Reference work may occasionally live up to its glamorous reputation. For every experience with a student of high potential that challenges the reference librarian’s skills and knowledge, there are more interactions with students who give the impression of being under-prepared for college-level research. So we academic librarians may groan a bit, but we ultimately dig in and use our skills to bring those students up to speed. But I never gave much thought to the anxiety that the under-prepared student causes for the faculty. Apparently that anxiety is far reaching.
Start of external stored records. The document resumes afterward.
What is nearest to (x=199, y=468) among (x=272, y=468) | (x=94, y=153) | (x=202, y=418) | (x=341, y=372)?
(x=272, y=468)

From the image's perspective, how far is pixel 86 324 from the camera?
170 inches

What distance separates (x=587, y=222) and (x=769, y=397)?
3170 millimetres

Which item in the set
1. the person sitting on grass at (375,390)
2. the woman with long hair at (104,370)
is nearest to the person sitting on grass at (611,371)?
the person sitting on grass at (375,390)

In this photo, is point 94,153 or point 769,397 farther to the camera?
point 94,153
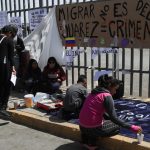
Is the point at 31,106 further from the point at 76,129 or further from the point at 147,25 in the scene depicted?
the point at 147,25

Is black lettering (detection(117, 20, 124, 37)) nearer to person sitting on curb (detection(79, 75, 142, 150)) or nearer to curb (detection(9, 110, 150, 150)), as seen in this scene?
curb (detection(9, 110, 150, 150))

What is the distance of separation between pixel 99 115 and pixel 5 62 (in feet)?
8.27

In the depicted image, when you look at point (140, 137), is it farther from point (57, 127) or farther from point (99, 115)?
point (57, 127)

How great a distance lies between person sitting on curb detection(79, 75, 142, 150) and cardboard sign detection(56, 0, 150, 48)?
216cm

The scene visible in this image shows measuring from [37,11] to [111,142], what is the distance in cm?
479

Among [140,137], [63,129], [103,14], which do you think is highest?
[103,14]

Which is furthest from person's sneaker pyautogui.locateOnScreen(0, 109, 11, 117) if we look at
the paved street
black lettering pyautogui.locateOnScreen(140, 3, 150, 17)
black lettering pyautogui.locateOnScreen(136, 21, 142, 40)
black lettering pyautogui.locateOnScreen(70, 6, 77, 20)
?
black lettering pyautogui.locateOnScreen(140, 3, 150, 17)

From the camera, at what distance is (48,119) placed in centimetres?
624

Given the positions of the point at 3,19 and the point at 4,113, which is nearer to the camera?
the point at 4,113

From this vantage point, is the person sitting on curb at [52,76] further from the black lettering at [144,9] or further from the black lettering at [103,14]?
the black lettering at [144,9]

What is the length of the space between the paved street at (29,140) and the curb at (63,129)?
0.43 feet

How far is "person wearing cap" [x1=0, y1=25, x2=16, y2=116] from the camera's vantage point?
6.67 m

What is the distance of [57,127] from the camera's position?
5.91 meters

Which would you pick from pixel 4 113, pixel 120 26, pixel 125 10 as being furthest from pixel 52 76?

A recently issued report titled Campus Commons: What Faculty, Financial Officers and Other Think About Controlling College Costs revealed the extent to which faculty are troubled and frustrated by students who get admitted yet are not ready for college-level work. What I found most unexpected was that the report, based on the description of its authors’ focus, at first appears to have little to do with the issue of how well prepared students are for college. The study was designed to capture information from college presidents, financial officers and faculty about ways in which higher education could improve its quality and achieve greater affordability. As I read the report in more detail I discovered that from the faculty perspective an important factor in improving quality is improving the students.
Here’s a summary of what the college presidents were most concerned about:
Instead of viewing higher education as a private good that benefits individuals, many presidents argue that the country must come to understand and act upon the idea that higher education is a public good that benefits the entire society. As a consequence, they believe it should receive a significant infusion of public reinvestment.
And the state financial officers had a somewhat different perspective:
They share the presidents’ concern that higher education is caught between declining state subsidies and rising internal costs, but many state financial officers interviewed for this report feel that colleges and universities can be more cost-effective. Many emphasize the need to graduate more students, and their first priority is often to increase the retention rates for those already enrolled.
The college financial officers did little to surprise with their mostly practical concerns:
Many of those interviewed were interested in increasing higher education productivity and were willing, at least in confidential interviews, to ask hard questions about higher education’s assumptions, especially about class size and teaching loads. Many were also interested in greater use of technology to save money.
The faculty brought a different perspective to the discussion about the challenges of higher education. For them the problem was mostly a lack of preparedness among students:
For the faculty members we interviewed, the major problem facing public higher education is declining quality. They often believed strongly that many incoming students are not ready for college, that they have weak academic skills and are not yet mature enough or self-disciplined enough to take advantage of what is offered. Although there is little indication
that faculty are unalterably wedded to the status quo, it is important to emphasize that most begin the conversation from a somewhat different mind-set. They may be eager to look at measures aimed at improving student preparation for college and open to those that focus on administrative
inefficiencies.
So what exactly did the faculty have to say about the challenges of higher education? Here are a few examples:
* To some degree it’s amazing that some of these students are actually given a high school diploma. You wonder what it was that they studied and learned and what was the whole basis other than seat time.
* I don’t know if they’ve been over-parented, or if they’re the millennium students who have
had the helicopter parents who hover and are there to take care of any little problem, but they just don’t really seem to be ready for the college atmosphere.
* Yep. We’ll be forced to lower standards and graduate more numbers. That’s why you get paid. You know what? You’re going to find ways to get that done.
There are several pages of this and it leaves one feeling that faculty, at least those interviewed for this report, are genuinely cynical about students and the future of higher education. Not only do they see under-prepared students as the problem, but they are skeptical about almost any plan to correct the problem. It all surprises me because I’ve come to know many faculty who are eternally optimistic about the potential of their students or who acknowledge that many students are under-prepared but that it’s the responsibility of the faculty, working collaboratively with librarians, tutors and other teaching and learning professionals, to help the students rise above their lack of preparation.
Academic librarians see their share of under-prepared students as well. They ask you questions at the reference desk or attend your instruction session. Who hasn’t encountered a student in an instruction session that doesn’t understand the difference between an article title and a journal title or has difficulty understanding the concept of a synonymous term. Do you silently cringe in disgust at the student’s lack of preparation or do you commit yourself to achieve a teachable moment? At my institution I understand that many of our students come from school districts where there are no libraries or librarians, where cut-and-paste Google research was accepted and even encouraged and that the joy of reading, owning books and visiting the public library may not have been family values. I’d like to think that academic librarians can participate in this debate about how to improve the quality and productivity of higher education. But when we do let’s be mindful that the issue of the under-prepared student is our challenge and opportunity – not our burden.